The classic combination of cereal pulse combination like daal and rice or khichdi has been optimum in terms of complete protein. However, prefer whole grains rather than refined ones. Another perfect complementary protein is the combination of nuts or seeds with legumes that provides better complete protein than the grain and pulse combination. Adding boiled peanuts into the cooked dal is always preferable. Complementary protein can be taken on the same day even if it is not necessary to have the combination in the same meal.
4. Chia Seeds
Technically chia seeds contain less amount of protein coming up to 2.5 gms per tablespoon but chia seeds contain nine essential amino acids. Apart from this, these seeds have been beneficial for busting hunger as the satiety value for chia seeds is high due to the protein, fat and fibre present. The icing on the cake is these seeds contain Omega 3 which will help in reducing heart disorder. Hence add it into the yoghurt or into the smoothie chia seeds helps to keep up the spirits well and active.

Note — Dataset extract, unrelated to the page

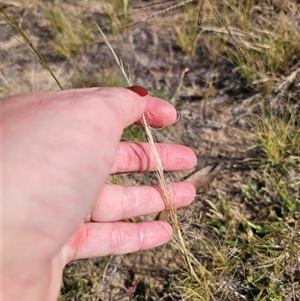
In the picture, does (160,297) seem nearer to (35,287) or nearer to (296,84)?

The sole complete protein which consists of 6 gms of protein which fuels up the metabolism, boosts up the muscles and aids in weight loss. Eggs also contain nutrients like choline that help in improving the brain health. Eggs are the most versatile food that can be mixed well with any food. You boil eggs and slide it into the sandwiches or cut the boiled eggs and incorporate into the salads or have it as a snack by itself, eggs merge well and tastes well.
Apart from the above good source of protein, other protein-containing foods like lean meat, hemp seeds, amaranth, milk etc. always add on to the protein intake for the day. However, this doesn’t mean that we need to rely only on protein-rich foods for weight loss. A balance with all nutrients contained in good amounts is necessary for maintaining good health along with active lifestyle, good sleep and exercise.
If there are queries as to how to incorporate protein-rich foods into the diet, you can always consult a nutritionist.
Frequently Asked Questions
1. How much protein should we have every day to get a good supply of protein?
Ans. The reference intake of protein per day is 0.8 gms or 1 gm per Ideal Body weight. Hence the protein intake of a sedentary man weighing about 60kg is 60 gms and the protein intake of sedentary women weighing about 50kg is 50 gms. In certain condition, the need for protein increases as in Pregnancy or lactation. During pregnancy, the protein needs increases by 15gms than the recommended intake and in lactation, the protein needs go up to 20 gms more than the recommended intake.
2. How good is low carb high protein diet for weight loss?
Ans. When we plan for a low carb high protein diet, we should make a point to fill half the plate with non-starchy veggies, a fourth with lean protein and a fourth with beans or whole grains with healthy nuts or avocados. Adding a few servings of fruits and low-fat dairy products can help in reducing the carbohydrates. While there are potential benefits of high protein diet, there have been risks towards having a high protein diet for the extended period.
Excess protein is also stored as fat which can result in weight gain if you are consuming too many calories while trying to increase the protein in the food. It can also damage the kidneys if protein intake is high for the extended period as the kidney has to work harder to remove the extra nitrogen and waste products of protein metabolism. Hence let there be balance in the nutrients with importance given to each and every nutrient in the correct amounts and prefer more of natural foods rather than the processed ones.